- _DEINE AUFGABE_
Gib die Zeilen der Einträge zwischen der Zeile mit „How do you sort“ und der Zeile mit „4. point (8, 214)“, beide eingeschlossen, als Markdown-Tabelle mit den Spalten „Nummer“ und „Zeile“ wieder und lass dabei Leerzeilen weg. In der Spalte „Nummer“ werden die Zeilen fortlaufend gezählt.

- _Auszüge aus einem räumlichen Datensatz_
▽

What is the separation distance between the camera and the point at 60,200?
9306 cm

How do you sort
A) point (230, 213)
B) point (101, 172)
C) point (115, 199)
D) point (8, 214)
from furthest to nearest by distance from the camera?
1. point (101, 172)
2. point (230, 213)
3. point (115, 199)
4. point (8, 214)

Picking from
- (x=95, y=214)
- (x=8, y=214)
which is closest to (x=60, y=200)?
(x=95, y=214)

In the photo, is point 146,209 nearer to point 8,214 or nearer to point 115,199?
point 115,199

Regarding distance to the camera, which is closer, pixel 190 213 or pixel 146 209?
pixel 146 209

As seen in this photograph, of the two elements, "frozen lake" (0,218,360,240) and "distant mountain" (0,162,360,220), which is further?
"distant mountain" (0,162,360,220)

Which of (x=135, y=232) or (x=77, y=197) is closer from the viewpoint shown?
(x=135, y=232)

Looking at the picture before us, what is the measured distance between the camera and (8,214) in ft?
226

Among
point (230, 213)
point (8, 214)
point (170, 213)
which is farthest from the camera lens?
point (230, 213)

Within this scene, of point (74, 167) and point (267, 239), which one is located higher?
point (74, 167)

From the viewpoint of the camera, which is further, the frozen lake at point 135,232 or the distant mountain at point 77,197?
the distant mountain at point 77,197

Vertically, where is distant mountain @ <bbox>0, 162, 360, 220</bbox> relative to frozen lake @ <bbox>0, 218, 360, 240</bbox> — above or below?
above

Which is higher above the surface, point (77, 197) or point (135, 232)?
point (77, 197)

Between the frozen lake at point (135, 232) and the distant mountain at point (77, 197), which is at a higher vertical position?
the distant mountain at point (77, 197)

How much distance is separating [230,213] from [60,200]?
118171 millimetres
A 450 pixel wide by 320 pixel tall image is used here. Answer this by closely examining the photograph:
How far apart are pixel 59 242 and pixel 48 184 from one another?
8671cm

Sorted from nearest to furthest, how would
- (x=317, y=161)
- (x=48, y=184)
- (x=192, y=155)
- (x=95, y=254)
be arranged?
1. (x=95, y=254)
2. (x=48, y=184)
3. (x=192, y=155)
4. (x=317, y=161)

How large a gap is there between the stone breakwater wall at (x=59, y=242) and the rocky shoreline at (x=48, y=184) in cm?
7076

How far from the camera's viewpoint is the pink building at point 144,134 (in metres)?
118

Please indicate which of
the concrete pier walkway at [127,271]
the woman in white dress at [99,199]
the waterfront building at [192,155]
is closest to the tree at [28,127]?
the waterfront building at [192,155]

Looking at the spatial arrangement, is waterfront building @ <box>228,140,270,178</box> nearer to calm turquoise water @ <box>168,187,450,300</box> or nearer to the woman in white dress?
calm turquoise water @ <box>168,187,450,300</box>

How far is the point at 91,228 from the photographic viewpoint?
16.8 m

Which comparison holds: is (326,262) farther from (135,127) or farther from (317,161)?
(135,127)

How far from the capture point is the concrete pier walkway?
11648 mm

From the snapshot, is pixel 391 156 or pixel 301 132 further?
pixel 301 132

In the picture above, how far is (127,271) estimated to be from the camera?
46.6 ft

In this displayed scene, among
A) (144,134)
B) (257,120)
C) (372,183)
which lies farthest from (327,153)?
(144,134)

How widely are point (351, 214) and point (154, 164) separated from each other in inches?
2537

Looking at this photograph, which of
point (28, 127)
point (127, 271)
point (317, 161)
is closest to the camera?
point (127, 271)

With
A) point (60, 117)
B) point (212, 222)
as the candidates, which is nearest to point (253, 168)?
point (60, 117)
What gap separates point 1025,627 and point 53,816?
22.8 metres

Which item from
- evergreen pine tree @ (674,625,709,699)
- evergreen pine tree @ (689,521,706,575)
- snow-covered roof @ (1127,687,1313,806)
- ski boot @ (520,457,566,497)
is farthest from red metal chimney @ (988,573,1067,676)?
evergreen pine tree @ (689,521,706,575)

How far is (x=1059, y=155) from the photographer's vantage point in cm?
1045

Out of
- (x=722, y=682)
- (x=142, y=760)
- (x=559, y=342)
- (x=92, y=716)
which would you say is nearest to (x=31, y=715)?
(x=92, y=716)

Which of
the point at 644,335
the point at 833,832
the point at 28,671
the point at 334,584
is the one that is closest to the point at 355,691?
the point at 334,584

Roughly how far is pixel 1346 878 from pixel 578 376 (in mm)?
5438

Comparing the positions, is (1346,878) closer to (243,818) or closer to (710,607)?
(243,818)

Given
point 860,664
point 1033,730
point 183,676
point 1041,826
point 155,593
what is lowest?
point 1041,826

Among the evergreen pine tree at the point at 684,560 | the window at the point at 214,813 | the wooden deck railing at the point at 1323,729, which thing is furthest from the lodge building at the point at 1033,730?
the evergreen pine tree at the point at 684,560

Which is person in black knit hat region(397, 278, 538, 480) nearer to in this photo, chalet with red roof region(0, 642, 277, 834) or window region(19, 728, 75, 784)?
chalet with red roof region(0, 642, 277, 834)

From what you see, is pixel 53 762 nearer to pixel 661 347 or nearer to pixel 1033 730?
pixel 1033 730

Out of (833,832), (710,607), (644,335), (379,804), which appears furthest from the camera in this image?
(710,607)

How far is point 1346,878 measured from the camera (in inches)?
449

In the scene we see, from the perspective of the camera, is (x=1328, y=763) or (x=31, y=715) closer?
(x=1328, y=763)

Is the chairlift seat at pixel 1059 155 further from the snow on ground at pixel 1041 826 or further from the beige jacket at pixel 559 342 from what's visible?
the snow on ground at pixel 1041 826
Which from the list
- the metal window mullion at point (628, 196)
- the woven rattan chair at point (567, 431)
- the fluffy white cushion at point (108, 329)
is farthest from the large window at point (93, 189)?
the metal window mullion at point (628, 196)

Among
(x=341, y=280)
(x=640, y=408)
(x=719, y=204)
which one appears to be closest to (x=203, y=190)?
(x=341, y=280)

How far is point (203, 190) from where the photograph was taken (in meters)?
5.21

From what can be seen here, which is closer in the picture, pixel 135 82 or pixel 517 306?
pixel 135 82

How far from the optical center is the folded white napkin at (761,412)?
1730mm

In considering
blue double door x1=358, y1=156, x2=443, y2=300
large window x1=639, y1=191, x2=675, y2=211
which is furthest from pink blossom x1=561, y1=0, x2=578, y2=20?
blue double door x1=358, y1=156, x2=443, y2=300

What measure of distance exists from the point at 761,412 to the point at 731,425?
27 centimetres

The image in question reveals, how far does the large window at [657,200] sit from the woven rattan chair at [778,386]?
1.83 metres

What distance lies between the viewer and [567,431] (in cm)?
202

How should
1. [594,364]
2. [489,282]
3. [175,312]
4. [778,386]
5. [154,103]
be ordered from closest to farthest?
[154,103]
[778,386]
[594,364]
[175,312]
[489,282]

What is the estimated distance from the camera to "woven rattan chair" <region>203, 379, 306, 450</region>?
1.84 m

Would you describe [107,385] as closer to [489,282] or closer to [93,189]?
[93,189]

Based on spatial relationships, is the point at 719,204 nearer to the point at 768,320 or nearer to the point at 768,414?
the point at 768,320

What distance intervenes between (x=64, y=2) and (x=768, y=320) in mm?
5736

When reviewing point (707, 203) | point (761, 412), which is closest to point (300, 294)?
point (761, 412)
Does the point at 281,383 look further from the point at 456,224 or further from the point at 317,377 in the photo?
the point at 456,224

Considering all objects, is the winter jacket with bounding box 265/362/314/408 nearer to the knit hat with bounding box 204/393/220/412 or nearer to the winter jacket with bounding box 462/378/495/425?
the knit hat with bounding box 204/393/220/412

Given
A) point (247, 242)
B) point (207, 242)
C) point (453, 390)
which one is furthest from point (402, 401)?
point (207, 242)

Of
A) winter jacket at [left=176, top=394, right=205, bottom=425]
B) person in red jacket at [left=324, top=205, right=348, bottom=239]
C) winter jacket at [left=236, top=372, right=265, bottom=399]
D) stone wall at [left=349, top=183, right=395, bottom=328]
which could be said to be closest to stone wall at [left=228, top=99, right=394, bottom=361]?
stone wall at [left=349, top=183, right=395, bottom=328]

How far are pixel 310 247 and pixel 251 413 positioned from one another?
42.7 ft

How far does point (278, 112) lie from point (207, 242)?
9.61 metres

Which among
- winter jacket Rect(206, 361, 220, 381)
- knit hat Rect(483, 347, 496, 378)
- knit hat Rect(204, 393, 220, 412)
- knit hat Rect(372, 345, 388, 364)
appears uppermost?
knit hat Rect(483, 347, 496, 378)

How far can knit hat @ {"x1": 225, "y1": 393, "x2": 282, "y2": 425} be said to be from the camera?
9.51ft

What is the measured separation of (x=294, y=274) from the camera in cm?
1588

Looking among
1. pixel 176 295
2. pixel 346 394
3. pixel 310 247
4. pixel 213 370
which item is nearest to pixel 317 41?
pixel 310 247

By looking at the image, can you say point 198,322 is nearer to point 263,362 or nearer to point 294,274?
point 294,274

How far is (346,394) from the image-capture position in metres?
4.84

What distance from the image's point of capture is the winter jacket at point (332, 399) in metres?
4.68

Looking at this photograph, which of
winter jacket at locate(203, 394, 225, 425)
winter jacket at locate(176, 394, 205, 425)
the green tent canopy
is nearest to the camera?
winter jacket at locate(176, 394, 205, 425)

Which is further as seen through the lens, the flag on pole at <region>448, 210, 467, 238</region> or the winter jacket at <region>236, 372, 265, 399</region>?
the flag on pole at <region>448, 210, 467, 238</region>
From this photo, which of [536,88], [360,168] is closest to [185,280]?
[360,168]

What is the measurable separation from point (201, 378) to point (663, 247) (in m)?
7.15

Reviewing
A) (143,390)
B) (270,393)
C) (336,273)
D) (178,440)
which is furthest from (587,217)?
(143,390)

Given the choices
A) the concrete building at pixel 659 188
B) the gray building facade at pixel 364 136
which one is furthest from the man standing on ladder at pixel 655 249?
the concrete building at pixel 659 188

△

- _LÖSUNG DER AUFGABE_
| Nummer | Zeile |
|---|---|
| 1 | How do you sort |
| 2 | A) point (230, 213) |
| 3 | B) point (101, 172) |
| 4 | C) point (115, 199) |
| 5 | D) point (8, 214) |
| 6 | from furthest to nearest by distance from the camera? |
| 7 | 1. point (101, 172) |
| 8 | 2. point (230, 213) |
| 9 | 3. point (115, 199) |
| 10 | 4. point (8, 214) |